▶ [Extract to read]

Aggravated kidnapping is for the purpose of robbery or certain sex offenses. (§ 209(b)(1); see People v. Stanworth (1974) 11 Cal.3d 588, 598, 114 Cal.Rptr. 250, 522 P.2d 1058; see generally, Rayford, supra, 9 Cal.4th at p. 20, 36 Cal.Rptr.2d 317, 884 P.2d

                [973 P.2d 517] 1369;  People v. Daniels, supra, 71 Cal.2d at p. 1139, 80 Cal.Rptr. 897, 459 P.2d 225.)   In contrast, culpability under section 208(b), as with simple kidnapping, arises independently of the commission or attempted commission of any other offense.  (People v. Stanworth, supra, 11 Cal.3d at pp. 600-601, 114 Cal.Rptr. 250, 522 P.2d 1058;  see In re Earley (1975) 14 Cal.3d 122, 128-129 & fn. 9, 120 Cal.Rptr. 881, 534 P.2d 721.)   Since the Legislature cast this form of kidnapping in terms of the victim's age rather than the perpetration of an underlying crime, we may infer an intent to incorporate the elements of  section 207(a).  Accordingly, regardless of whether section 208(b) is a separate crime or a punishment provision, the applicable standard for asportation is that required for simple kidnapping
                
B. Asportation Standards 5

With respect to asportation, aggravated kidnapping requires movement of the victim that is not merely incidental to the commission of the underlying crime and that increases the risk of harm to the victim over and above that necessarily present in the underlying crime itself. (§ 209(b)(2); see Rayford, supra, 9 Cal.4th at pp. 12, 22, 36 Cal.Rptr.2d 317, 884 P.2d 1369; People v. Daniels, supra, 71 Cal.2d at p. 1139, 80 Cal.Rptr. 897, 459 P.2d 225.) "These two aspects are not mutually exclusive, but interrelated." (Rayford, supra, 9 Cal.4th at p. 12, 36 Cal.Rptr.2d 317, 884 P.2d 1369.)

▶ [Challenge] Transcribe the portion of the kidnapping opinion excerpt between "With respect to" and "884 P.2d 1369.)", inclusive.

▶ [Data lines]

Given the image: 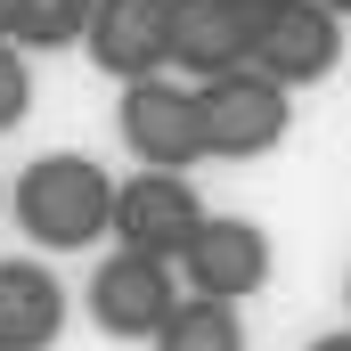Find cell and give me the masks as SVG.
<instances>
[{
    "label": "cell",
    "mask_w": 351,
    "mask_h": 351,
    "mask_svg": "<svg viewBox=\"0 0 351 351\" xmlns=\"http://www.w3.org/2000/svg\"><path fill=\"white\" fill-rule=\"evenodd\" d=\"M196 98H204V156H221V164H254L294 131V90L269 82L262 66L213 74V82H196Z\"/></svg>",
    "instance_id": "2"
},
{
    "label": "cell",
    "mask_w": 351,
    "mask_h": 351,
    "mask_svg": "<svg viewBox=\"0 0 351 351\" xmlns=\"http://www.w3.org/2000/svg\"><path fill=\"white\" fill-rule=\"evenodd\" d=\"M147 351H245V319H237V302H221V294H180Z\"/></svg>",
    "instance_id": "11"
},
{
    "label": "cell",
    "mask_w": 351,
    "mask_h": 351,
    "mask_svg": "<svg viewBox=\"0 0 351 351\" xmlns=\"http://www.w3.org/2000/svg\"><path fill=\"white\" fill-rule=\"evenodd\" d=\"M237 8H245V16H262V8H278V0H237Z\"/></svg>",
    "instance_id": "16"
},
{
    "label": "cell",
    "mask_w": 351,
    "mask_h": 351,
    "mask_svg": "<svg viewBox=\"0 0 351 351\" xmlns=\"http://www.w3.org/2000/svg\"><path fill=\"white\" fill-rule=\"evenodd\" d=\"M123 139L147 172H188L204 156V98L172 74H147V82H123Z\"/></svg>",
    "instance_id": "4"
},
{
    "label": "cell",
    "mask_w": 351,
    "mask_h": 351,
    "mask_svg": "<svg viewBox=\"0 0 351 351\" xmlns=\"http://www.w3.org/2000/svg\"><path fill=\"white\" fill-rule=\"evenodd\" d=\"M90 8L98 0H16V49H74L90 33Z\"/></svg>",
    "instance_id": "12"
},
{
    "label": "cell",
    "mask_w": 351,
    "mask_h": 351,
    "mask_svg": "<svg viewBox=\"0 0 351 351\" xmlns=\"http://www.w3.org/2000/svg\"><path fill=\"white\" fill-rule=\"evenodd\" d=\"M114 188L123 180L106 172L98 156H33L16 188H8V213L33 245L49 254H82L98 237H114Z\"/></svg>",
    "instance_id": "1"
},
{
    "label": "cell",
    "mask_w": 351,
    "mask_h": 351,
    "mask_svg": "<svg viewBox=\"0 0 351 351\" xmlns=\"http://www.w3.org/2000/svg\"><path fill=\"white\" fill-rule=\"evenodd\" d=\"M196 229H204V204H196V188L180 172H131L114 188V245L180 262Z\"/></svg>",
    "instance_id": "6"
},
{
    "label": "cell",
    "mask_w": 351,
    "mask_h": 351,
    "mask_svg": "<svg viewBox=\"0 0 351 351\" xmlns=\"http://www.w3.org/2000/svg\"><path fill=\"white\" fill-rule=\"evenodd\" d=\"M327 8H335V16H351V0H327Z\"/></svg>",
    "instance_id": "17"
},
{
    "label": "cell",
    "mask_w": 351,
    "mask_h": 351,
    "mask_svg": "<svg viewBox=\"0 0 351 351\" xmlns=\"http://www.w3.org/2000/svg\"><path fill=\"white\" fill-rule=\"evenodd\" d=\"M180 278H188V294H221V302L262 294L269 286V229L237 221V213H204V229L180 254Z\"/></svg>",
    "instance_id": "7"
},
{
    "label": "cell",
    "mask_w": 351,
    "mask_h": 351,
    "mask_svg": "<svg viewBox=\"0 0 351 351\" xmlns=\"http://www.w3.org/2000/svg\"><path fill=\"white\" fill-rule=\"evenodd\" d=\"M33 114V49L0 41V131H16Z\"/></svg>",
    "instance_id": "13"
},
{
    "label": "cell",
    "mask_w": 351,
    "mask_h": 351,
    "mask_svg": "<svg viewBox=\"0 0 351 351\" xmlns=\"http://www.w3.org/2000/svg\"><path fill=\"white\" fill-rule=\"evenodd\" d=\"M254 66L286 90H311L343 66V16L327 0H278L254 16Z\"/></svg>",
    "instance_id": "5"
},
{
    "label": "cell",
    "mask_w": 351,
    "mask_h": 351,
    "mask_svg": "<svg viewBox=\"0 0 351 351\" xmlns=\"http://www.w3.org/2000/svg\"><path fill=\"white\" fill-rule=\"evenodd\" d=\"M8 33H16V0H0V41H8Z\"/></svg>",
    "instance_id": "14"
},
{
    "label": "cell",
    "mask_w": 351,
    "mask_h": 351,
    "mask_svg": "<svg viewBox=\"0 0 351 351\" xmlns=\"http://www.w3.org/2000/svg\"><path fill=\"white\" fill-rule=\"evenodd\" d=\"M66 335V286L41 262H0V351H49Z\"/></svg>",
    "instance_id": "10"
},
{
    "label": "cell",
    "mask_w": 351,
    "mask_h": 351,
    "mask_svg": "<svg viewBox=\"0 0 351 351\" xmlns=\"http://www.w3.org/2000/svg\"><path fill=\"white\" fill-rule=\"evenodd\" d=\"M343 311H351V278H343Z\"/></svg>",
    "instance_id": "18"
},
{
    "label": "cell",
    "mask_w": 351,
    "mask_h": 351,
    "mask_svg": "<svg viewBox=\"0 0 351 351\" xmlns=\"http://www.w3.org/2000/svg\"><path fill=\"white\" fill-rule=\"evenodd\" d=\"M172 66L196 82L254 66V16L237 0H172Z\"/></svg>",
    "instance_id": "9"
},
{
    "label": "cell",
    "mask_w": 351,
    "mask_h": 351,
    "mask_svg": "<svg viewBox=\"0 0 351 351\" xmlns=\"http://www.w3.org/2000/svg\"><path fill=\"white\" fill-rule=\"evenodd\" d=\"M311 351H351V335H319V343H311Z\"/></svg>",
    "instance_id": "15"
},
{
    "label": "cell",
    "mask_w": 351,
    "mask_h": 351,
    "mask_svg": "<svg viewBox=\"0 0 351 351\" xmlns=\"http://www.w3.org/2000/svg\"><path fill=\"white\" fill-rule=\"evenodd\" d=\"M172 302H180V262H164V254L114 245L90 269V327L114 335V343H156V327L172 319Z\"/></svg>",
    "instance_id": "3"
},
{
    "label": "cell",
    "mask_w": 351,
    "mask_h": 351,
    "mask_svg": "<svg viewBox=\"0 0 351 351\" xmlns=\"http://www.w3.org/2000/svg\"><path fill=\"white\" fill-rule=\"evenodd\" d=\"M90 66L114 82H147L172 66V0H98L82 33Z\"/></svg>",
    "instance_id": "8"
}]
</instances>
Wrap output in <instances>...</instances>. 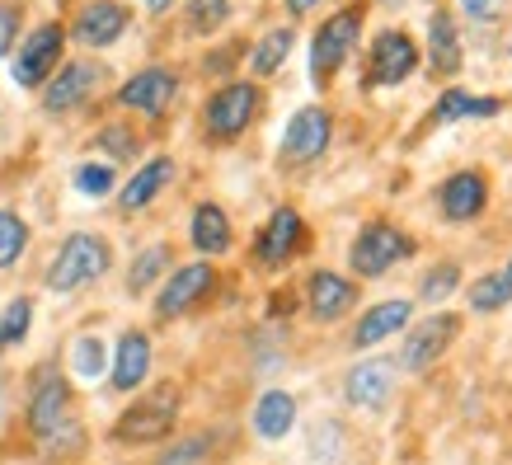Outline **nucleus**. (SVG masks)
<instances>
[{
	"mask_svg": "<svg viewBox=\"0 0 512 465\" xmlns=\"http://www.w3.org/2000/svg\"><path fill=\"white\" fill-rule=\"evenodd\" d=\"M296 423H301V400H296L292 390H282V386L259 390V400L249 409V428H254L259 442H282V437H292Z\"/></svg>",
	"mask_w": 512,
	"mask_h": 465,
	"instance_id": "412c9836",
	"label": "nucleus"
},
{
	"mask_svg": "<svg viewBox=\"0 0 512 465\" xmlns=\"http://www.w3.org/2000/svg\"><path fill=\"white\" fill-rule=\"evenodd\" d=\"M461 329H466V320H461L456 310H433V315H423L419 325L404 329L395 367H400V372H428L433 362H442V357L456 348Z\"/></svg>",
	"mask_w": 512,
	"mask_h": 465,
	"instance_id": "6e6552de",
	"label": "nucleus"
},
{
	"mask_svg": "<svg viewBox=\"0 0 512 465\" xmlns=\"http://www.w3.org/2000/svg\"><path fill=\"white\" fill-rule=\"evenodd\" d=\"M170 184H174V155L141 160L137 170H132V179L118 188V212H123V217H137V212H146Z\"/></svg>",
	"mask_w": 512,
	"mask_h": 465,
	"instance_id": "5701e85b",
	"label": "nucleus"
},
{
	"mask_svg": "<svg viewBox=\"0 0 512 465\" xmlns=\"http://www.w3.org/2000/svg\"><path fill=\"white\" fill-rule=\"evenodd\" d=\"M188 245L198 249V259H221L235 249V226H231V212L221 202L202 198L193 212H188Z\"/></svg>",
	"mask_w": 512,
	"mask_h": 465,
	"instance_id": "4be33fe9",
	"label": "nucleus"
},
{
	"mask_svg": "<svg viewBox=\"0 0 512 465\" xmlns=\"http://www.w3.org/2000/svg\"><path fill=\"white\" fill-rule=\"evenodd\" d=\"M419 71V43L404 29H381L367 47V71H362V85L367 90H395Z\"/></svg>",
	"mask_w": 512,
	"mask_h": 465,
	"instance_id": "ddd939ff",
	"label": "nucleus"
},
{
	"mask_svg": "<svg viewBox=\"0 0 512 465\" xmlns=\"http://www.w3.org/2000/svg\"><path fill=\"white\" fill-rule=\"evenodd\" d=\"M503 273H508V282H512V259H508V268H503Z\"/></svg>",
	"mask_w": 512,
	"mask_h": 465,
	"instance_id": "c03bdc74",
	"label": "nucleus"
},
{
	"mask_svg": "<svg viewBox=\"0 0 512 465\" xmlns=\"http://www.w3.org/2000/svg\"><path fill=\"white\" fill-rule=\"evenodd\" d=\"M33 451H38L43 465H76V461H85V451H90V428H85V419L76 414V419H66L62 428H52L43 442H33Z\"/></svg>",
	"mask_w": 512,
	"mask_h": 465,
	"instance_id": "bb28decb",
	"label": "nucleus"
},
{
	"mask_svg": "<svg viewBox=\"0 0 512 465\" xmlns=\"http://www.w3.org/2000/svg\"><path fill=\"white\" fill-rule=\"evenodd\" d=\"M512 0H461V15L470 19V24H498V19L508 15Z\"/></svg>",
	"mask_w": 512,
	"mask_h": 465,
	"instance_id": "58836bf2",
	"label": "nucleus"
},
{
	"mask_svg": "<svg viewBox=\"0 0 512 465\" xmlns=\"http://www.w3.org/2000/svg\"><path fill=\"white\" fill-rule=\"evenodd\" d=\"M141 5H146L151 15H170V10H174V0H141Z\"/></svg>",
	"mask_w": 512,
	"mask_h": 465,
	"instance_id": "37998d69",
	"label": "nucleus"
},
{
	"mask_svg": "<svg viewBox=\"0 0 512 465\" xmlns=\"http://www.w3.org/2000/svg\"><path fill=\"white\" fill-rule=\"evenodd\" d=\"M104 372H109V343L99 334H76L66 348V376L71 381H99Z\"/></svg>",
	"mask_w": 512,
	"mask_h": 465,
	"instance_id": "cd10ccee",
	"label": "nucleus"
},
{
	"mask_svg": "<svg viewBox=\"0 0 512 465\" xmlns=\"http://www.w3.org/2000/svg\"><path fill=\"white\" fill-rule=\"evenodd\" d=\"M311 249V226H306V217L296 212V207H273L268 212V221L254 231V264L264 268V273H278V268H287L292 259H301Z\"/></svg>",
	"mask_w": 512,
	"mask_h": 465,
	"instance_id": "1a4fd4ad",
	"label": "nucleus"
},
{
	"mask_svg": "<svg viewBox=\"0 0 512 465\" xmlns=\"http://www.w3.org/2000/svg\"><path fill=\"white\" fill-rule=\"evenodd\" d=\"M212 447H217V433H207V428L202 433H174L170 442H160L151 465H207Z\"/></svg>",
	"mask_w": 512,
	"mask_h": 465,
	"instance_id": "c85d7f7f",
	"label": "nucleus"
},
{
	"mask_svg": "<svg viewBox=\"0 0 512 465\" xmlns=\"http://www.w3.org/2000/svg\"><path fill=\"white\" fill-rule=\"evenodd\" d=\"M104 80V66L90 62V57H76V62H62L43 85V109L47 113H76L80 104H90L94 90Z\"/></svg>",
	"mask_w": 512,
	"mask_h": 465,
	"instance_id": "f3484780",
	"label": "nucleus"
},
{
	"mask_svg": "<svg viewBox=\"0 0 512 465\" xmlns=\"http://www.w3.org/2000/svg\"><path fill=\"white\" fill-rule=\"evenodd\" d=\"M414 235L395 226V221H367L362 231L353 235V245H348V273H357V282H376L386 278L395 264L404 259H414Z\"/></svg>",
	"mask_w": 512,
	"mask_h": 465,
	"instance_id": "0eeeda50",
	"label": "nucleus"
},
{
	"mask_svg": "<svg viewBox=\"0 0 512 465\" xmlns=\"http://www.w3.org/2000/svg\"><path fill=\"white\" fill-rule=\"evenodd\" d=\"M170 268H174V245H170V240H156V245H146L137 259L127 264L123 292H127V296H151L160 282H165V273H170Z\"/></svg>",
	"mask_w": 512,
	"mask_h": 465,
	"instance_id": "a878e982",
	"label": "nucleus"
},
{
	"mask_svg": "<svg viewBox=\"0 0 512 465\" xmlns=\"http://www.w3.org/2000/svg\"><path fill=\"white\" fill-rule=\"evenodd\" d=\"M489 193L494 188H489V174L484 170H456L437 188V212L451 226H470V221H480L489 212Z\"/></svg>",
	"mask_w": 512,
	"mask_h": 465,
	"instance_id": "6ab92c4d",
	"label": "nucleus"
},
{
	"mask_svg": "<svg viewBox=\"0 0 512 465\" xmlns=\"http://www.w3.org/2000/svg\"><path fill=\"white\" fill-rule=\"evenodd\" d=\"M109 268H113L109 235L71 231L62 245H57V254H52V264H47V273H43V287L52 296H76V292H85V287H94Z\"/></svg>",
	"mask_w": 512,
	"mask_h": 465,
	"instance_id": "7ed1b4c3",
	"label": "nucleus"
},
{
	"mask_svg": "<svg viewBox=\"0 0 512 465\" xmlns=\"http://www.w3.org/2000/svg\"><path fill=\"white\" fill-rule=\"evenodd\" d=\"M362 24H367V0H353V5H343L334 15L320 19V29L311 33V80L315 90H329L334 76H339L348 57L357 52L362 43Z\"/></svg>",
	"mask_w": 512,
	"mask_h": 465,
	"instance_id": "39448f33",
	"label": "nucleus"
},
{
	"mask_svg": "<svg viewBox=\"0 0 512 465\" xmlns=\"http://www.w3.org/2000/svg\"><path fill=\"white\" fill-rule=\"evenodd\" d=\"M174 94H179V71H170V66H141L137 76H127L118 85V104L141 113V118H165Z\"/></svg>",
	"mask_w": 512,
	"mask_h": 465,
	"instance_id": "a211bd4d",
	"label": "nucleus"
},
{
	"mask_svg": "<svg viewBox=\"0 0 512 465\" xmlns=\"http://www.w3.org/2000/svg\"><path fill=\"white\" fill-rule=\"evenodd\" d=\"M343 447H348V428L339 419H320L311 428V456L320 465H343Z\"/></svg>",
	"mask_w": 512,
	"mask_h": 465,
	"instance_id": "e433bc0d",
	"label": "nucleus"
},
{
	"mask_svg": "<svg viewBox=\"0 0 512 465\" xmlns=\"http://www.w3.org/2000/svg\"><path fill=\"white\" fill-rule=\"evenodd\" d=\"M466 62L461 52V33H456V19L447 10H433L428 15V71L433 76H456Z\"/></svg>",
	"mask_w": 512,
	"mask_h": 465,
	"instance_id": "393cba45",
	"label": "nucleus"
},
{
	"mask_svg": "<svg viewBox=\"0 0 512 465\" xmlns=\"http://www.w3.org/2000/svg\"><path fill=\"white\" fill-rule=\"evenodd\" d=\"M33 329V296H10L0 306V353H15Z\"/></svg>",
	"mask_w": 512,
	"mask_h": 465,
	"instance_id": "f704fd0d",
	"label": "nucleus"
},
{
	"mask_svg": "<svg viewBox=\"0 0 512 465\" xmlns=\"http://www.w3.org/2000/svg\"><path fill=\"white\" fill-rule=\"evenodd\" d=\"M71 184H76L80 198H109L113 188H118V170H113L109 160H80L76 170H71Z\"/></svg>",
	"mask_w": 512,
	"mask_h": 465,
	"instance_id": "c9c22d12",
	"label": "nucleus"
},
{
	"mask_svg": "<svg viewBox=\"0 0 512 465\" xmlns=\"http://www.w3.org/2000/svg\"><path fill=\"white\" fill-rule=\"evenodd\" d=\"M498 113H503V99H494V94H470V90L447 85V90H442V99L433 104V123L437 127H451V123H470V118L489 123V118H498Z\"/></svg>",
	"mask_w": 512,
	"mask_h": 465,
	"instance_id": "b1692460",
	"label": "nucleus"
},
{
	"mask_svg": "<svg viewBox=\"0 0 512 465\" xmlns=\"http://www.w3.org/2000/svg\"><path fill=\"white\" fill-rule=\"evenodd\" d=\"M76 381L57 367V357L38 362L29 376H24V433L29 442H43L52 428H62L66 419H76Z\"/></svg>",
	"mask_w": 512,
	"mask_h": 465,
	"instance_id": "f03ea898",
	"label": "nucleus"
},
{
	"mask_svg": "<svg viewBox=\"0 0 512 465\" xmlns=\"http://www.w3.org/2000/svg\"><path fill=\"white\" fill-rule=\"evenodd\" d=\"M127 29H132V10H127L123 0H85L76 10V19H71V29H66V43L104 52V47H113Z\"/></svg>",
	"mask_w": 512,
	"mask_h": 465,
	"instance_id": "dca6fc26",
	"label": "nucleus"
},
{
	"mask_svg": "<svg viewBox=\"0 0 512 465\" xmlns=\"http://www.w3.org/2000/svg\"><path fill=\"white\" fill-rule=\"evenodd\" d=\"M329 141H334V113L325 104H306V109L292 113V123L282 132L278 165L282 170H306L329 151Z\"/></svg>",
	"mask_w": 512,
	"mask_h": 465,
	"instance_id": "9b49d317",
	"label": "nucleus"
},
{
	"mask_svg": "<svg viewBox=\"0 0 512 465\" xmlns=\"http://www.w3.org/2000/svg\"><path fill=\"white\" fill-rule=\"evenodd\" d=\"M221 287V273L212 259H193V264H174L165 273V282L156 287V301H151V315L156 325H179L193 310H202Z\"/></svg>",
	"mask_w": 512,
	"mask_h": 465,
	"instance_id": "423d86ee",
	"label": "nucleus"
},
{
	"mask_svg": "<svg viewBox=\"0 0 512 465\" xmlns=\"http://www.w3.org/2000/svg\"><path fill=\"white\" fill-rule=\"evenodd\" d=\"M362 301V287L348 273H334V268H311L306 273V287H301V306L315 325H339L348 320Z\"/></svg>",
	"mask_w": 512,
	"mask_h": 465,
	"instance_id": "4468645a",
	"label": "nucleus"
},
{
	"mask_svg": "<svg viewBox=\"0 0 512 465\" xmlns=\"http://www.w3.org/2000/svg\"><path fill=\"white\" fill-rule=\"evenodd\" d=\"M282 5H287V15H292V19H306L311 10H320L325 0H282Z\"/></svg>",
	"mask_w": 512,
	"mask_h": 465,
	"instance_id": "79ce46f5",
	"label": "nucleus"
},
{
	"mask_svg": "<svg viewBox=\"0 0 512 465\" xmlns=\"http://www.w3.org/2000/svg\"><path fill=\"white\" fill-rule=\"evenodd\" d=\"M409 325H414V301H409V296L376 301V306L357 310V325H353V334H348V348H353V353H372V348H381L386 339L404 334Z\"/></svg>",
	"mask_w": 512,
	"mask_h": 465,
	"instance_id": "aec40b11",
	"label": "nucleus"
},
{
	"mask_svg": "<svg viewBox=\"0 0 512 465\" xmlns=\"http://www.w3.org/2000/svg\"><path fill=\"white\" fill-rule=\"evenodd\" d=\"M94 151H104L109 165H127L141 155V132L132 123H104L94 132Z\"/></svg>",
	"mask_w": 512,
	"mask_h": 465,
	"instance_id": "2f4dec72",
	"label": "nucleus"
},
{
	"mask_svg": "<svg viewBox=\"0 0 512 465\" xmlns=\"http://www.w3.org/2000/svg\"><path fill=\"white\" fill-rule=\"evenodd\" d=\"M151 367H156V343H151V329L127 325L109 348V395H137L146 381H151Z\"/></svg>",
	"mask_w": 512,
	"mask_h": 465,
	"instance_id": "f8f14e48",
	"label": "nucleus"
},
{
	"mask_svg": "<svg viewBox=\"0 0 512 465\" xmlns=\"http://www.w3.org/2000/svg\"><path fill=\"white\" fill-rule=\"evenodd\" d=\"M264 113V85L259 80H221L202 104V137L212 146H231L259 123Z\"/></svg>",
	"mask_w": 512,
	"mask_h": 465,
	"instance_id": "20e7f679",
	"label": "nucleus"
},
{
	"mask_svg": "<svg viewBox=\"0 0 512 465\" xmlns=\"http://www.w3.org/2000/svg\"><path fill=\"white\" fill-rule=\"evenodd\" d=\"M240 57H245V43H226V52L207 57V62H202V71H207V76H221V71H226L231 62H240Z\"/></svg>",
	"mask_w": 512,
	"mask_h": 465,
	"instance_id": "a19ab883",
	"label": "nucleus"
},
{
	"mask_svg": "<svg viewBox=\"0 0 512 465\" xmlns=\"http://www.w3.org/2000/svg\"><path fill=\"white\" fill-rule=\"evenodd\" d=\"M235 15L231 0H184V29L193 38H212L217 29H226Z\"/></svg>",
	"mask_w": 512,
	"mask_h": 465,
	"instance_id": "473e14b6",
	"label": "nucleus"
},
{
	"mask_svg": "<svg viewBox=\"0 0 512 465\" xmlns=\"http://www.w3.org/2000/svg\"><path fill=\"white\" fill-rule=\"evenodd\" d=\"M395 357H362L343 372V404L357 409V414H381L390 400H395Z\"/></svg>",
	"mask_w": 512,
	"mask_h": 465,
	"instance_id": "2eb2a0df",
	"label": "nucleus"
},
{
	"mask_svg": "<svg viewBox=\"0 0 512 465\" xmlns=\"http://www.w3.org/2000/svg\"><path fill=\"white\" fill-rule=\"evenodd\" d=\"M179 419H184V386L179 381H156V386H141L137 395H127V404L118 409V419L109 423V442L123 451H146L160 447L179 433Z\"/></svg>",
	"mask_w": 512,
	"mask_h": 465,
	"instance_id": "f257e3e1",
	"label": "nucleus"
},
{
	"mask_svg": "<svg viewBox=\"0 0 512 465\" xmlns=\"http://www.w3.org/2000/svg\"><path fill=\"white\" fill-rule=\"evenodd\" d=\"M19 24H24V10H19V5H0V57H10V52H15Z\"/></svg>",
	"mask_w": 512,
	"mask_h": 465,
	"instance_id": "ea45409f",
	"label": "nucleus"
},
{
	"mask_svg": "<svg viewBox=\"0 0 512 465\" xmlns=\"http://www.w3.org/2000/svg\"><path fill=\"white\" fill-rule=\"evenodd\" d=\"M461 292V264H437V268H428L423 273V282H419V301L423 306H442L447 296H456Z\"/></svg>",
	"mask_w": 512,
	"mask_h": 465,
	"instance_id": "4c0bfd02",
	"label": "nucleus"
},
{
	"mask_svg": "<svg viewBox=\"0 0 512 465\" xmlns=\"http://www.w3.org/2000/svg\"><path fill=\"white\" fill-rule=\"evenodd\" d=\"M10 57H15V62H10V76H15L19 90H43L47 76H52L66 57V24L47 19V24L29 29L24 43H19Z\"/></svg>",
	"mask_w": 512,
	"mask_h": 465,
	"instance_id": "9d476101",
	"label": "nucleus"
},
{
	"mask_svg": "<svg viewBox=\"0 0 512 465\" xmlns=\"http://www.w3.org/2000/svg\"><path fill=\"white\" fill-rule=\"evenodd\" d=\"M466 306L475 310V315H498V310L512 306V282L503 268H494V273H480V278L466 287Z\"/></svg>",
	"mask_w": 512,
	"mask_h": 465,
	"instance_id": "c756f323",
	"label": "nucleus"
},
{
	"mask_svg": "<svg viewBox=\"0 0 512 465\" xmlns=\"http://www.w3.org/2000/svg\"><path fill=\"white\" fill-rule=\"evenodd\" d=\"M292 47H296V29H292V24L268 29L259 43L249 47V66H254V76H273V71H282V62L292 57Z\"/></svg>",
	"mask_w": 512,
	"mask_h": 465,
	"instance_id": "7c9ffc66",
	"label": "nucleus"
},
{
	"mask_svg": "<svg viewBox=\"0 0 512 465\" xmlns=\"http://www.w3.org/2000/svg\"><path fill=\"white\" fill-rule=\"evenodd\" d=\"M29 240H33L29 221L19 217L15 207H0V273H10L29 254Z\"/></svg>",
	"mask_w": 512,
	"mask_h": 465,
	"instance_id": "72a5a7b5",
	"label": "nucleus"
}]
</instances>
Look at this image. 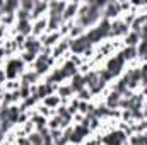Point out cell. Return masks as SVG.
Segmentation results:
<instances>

▶ [The completed task]
With respect to asportation, aggravated kidnapping requires movement of the victim that is not merely incidental to the commission of the underlying crime and that increases the risk of harm to the victim over and above that necessarily present in the underlying crime itself. (§ 209(b)(2); see Rayford, supra, 9 Cal.4th at pp. 12, 22, 36 Cal.Rptr.2d 317, 884 P.2d 1369; People v. Daniels, supra, 71 Cal.2d at p. 1139, 80 Cal.Rptr. 897, 459 P.2d 225.) "These two aspects are not mutually exclusive, but interrelated." (Rayford, supra, 9 Cal.4th at p. 12, 36 Cal.Rptr.2d 317, 884 P.2d 1369.)